Task prompt = Transcribe every record without leaving anything out or changing a word.

Dataset records =

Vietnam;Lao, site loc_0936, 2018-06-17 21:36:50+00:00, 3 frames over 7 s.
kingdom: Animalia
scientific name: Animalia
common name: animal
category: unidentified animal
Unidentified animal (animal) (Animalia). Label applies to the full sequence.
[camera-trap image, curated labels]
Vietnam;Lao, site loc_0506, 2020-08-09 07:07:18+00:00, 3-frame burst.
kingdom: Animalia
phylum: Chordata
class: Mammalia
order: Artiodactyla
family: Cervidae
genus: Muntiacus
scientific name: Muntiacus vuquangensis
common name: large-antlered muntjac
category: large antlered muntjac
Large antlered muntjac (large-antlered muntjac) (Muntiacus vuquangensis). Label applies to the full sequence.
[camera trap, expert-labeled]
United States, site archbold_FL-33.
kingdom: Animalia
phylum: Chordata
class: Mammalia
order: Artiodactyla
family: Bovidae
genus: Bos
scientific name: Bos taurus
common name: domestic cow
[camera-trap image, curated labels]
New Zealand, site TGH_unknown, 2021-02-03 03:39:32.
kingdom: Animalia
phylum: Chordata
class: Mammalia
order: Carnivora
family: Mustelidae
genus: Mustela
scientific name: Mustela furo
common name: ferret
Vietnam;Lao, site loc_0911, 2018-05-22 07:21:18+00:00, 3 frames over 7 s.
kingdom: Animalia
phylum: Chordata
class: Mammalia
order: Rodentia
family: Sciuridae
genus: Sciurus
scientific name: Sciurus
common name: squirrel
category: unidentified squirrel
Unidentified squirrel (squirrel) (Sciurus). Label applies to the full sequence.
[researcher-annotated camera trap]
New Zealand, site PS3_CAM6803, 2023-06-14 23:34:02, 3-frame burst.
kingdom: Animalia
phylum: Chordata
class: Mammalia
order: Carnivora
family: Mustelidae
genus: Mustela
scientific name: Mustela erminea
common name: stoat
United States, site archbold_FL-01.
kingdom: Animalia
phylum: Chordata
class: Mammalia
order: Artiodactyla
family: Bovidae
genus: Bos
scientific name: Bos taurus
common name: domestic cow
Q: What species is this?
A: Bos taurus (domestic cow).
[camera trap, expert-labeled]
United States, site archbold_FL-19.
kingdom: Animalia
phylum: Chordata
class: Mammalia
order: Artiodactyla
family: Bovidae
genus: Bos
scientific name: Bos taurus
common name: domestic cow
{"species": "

Task response =
Vietnam;Lao, site loc_0936, 2018-06-17 21:36:50+00:00, 3 frames over 7 s.
kingdom: Animalia
scientific name: Animalia
common name: animal
category: unidentified animal
Unidentified animal (animal) (Animalia). Label applies to the full sequence.
[camera-trap image, curated labels]
Vietnam;Lao, site loc_0506, 2020-08-09 07:07:18+00:00, 3-frame burst.
kingdom: Animalia
phylum: Chordata
class: Mammalia
order: Artiodactyla
family: Cervidae
genus: Muntiacus
scientific name: Muntiacus vuquangensis
common name: large-antlered muntjac
category: large antlered muntjac
Large antlered muntjac (large-antlered muntjac) (Muntiacus vuquangensis). Label applies to the full sequence.
[camera trap, expert-labeled]
United States, site archbold_FL-33.
kingdom: Animalia
phylum: Chordata
class: Mammalia
order: Artiodactyla
family: Bovidae
genus: Bos
scientific name: Bos taurus
common name: domestic cow
[camera-trap image, curated labels]
New Zealand, site TGH_unknown, 2021-02-03 03:39:32.
kingdom: Animalia
phylum: Chordata
class: Mammalia
order: Carnivora
family: Mustelidae
genus: Mustela
scientific name: Mustela furo
common name: ferret
Vietnam;Lao, site loc_0911, 2018-05-22 07:21:18+00:00, 3 frames over 7 s.
kingdom: Animalia
phylum: Chordata
class: Mammalia
order: Rodentia
family: Sciuridae
genus: Sciurus
scientific name: Sciurus
common name: squirrel
category: unidentified squirrel
Unidentified squirrel (squirrel) (Sciurus). Label applies to the full sequence.
[researcher-annotated camera trap]
New Zealand, site PS3_CAM6803, 2023-06-14 23:34:02, 3-frame burst.
kingdom: Animalia
phylum: Chordata
class: Mammalia
order: Carnivora
family: Mustelidae
genus: Mustela
scientific name: Mustela erminea
common name: stoat
United States, site archbold_FL-01.
kingdom: Animalia
phylum: Chordata
class: Mammalia
order: Artiodactyla
family: Bovidae
genus: Bos
scientific name: Bos taurus
common name: domestic cow
Q: What species is this?
A: Bos taurus (domestic cow).
[camera trap, expert-labeled]
United States, site archbold_FL-19.
kingdom: Animalia
phylum: Chordata
class: Mammalia
order: Artiodactyla
family: Bovidae
genus: Bos
scientific name: Bos taurus
common name: domestic cow
{"species": "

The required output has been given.